TEXTO FORNECIDO
========================================================================
O movimento de contentores nos portos nacionais voltou a recuar, em termos homólogos, em Fevereiro, ainda que menos do que em Janeiro, castigado sobretudo por Lisboa.

Leixões - TCL

Nos dois primeiros meses do ano, os portos do Continente movimentaram 375 025 TEU, o que representa uma quebra homóloga de 1,7%. Em Fevereiro contaram-se 178 966 (menos 1%).

No balanço dos dois meses, apenas Sines e Leixões cresceram: 4% o primeiro, para 198 788 TEU; 6,7% o segundo, até aos 101 389 TEU. Em Sines, os movimentos de transhipment totalizaram 157 mil TEU, sublinha a AMT.

Nos outros portos, as perdas foram a regra. Destacou-se Lisboa, a perder 60% e a ficar-se pelos 60 275 TEU. Setúbal recuou 28,9% para 11 902 TEU, e a Figueira da Foz 22% para 2 662 TEU.

Com isto, Sines já representou 53% do total de contentores movimentados no Continente (uma situação que o peso de 79% do transhipment não diminuiu), contra 27% de Leixões, 16,1% de Lisboa, 3,2% de Setúbal e 0,7% da Figueira da Foz.
========================================================================
DESCRIÇÃO DA TAREFA
Extraia do texto sobre o movimento de contentores nos portos, sem alterar nada, o trecho que vai de "O movimento de" a "sublinha a AMT.".
========================================================================
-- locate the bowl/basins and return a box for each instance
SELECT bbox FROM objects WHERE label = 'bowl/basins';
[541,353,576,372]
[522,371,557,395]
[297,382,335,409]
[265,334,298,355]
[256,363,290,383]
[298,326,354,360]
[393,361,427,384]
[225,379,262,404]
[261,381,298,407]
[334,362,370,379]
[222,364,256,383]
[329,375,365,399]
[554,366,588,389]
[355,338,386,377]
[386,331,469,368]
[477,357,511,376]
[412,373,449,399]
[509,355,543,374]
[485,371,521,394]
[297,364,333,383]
========================================================================
RESPOSTA AO EXERCÍCIO
O movimento de contentores nos portos nacionais voltou a recuar, em termos homólogos, em Fevereiro, ainda que menos do que em Janeiro, castigado sobretudo por Lisboa.

Leixões - TCL

Nos dois primeiros meses do ano, os portos do Continente movimentaram 375 025 TEU, o que representa uma quebra homóloga de 1,7%. Em Fevereiro contaram-se 178 966 (menos 1%).

No balanço dos dois meses, apenas Sines e Leixões cresceram: 4% o primeiro, para 198 788 TEU; 6,7% o segundo, até aos 101 389 TEU. Em Sines, os movimentos de transhipment totalizaram 157 mil TEU, sublinha a AMT.